I read children of time back when it was released, I found it engaging but didn't actually realise it was going to be the first of a series. I actually felt the ending was perfect and didn't need a sequel, just humanity and spiders working together and heading off into the stars.
 

David Seddon, who narrates the audiobook version of Robert Rath’s The Fall Of Cadia, is having all kinds of fun with the demon voices. He makes them sound really eerie and downright unwholesome. Also, Rath does a fantastic job juggling a very large cast characters. Not the biggest I’ve ever seen - I read Shogun and histories of World Wars I and II - but right up there. Also also, he does well giving characters’ fates open even though we know the overall story ends with one less Cadia and one more Great Rift in the universe than when it began. A bit past halfway through and having a fine time.
 

I read children of time back when it was released, I found it engaging but didn't actually realise it was going to be the first of a series. I actually felt the ending was perfect and didn't need a sequel, just humanity and spiders working together and heading off into the stars.
I had no idea what I was getting into when I read Children of Time, and I couldn't put it down. It was so surprising. Though I don't regret reading the others, despite my misgivings about Children of Memory, I think I would've been happy had Tchaikovsky left things off then.
 

I read children of time back when it was released, I found it engaging but didn't actually realise it was going to be the first of a series. I actually felt the ending was perfect and didn't need a sequel, just humanity and spiders working together and heading off into the stars.
Sometimes books like that I think - his first book sold well enough that they came to him and said "wanna do a sequel and get paid for it? Or maybe you've got a trilogy in you?" And he said yes; but while writing that first book perhaps it wasn't intended to be a trilogy.
 

I read children of time back when it was released, I found it engaging but didn't actually realise it was going to be the first of a series. I actually felt the ending was perfect and didn't need a sequel, just humanity and spiders working together and heading off into the stars.
I agree. I was happy with the sequels (especially the octopi) but they weren’t necessary. The first book was superb, though, practically the archetypal Tchaikovsky sci-fi novel - dystopia to utopia in a few millennia.
 

The Swords and Sorcery anthology is really throwing up some duds.

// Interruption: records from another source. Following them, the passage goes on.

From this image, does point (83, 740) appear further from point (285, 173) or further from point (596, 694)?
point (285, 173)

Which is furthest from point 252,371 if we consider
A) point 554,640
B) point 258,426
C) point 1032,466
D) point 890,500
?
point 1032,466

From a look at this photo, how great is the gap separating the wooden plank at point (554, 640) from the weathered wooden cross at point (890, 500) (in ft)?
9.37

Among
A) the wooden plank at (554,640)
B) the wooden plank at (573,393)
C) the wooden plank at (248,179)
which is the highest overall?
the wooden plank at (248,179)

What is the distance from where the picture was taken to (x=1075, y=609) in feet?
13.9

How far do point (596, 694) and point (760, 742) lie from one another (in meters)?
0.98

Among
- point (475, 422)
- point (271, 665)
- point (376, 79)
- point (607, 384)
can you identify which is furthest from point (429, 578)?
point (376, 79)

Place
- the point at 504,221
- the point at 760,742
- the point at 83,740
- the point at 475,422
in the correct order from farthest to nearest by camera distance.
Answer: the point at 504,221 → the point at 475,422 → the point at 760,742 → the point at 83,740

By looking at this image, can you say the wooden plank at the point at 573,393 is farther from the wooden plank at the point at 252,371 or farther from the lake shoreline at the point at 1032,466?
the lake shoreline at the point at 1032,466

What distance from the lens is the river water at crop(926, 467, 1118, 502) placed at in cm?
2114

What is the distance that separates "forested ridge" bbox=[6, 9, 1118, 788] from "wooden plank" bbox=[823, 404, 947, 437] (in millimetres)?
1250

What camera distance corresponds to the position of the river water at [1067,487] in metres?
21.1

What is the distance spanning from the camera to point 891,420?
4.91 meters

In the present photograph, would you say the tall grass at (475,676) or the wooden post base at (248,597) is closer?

I stopped reading Fritz Lieber’s When the Sea King’s Away because he was explaining that a story was happening, with endless asides and bizarre flashbacks, instead of...you know...telling a story. That’s the 3rd or 4th time I’ve been bored into dropping a Lieber story. Maybe he’s just not for me.

Any Lieber fans have any action-adventure, pulse-pounding yarns of his to suggest? Every one of his I’ve tried so far has just been boring. Page after page after page and nothing happens.

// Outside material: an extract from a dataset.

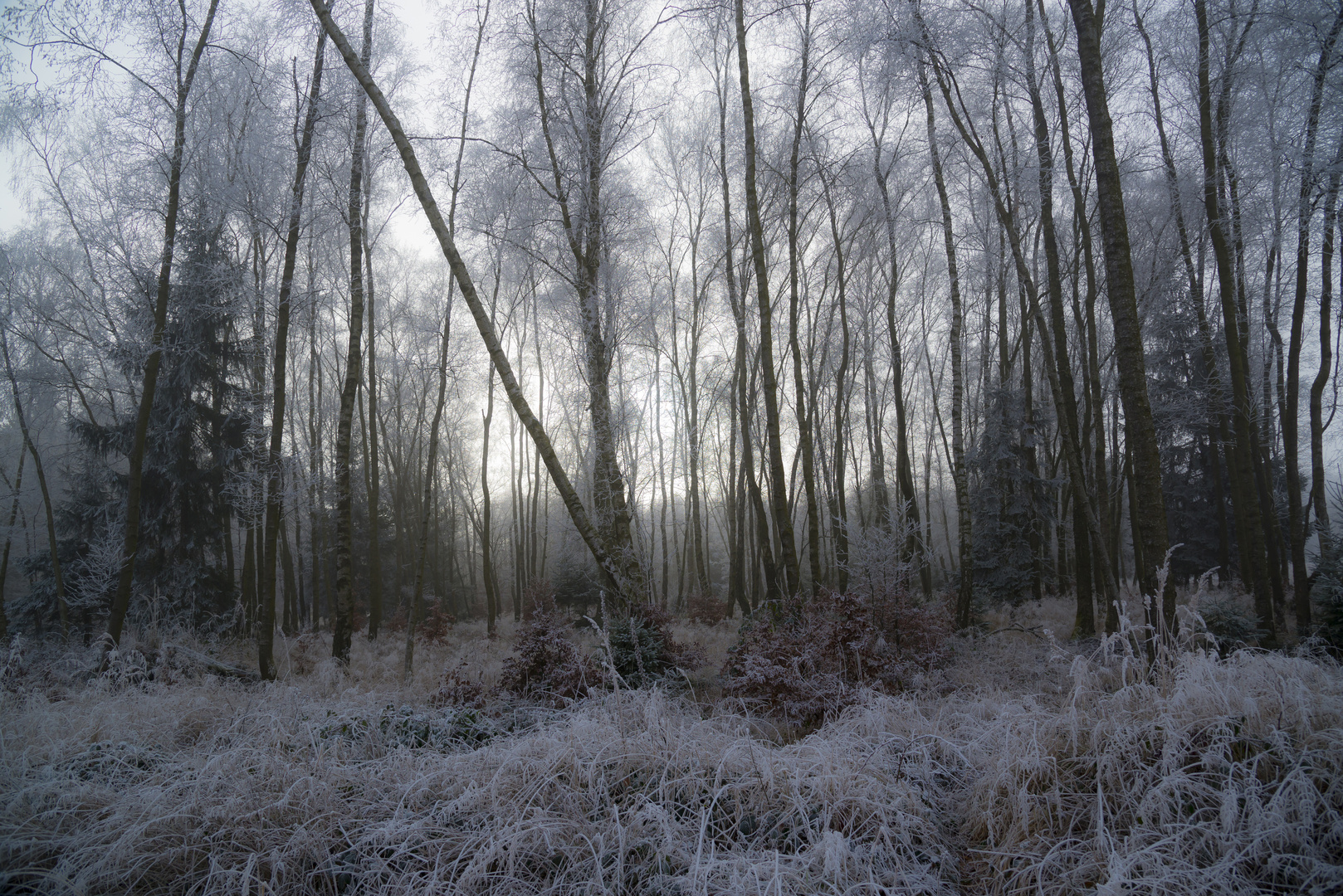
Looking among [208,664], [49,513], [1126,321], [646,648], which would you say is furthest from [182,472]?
[1126,321]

Moved on to the next yarn in the collection, The Doom That Came to Sarnath by H. P. Lovecraft. And, despite generally loving his writing, I also dropped it like it was hot. It’s just a really long description of Sarnath with a few bits of story elements thrown in. So I skipped it. I’m sure I’ve read it before and finished it.

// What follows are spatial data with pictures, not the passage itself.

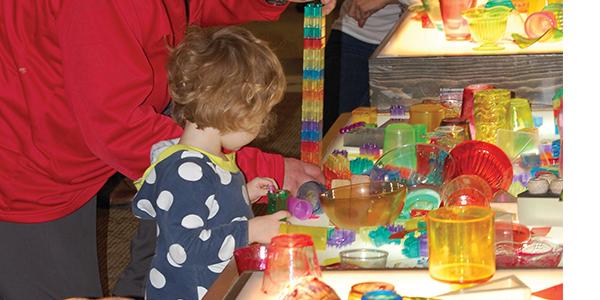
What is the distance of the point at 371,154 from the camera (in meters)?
2.46

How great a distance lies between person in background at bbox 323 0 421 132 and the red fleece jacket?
188 cm

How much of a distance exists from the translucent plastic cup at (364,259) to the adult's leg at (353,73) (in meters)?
2.49

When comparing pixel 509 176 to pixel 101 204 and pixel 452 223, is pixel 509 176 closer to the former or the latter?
pixel 452 223

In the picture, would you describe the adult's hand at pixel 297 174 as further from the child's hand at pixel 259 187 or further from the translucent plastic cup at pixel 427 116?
the translucent plastic cup at pixel 427 116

Next up was a Jirel of Joiry story by C. L. Moore. A few pages in and all I know is that Jirel is on a horse, on a hill overlooking a castle, and she really hates someone named Guy of Garlot. It’s a really involved horse. And a really involved hill. And she really hates that dude, Guy of Garlot. But nothing’s happening. Maybe I'll take another run at this one in a few days.
 

Any Lieber fans have any action-adventure, pulse-pounding yarns of his to suggest? Every one of his I’ve tried so far has just been boring. Page after page after page and nothing happens.
Sorry, I was a fan but its been 30 years for me since I read them so the specifics have faded. I do remember really liking the one where Fafhrd accidentally becomes a hungover avatar of Issek of the Jug though. :)

I remember thinking the much later written ones where he gets a bit more graphic about S&M sex were the ones that lost the sword and sorcery track a bit into adult/mature fantasy.
 


As a bit of a palate cleanser I reread George Orwell’s essay Politics and the English Language. It’s a great essay on soft language, though I still prefer George Carlin’s take on the same or similar topic.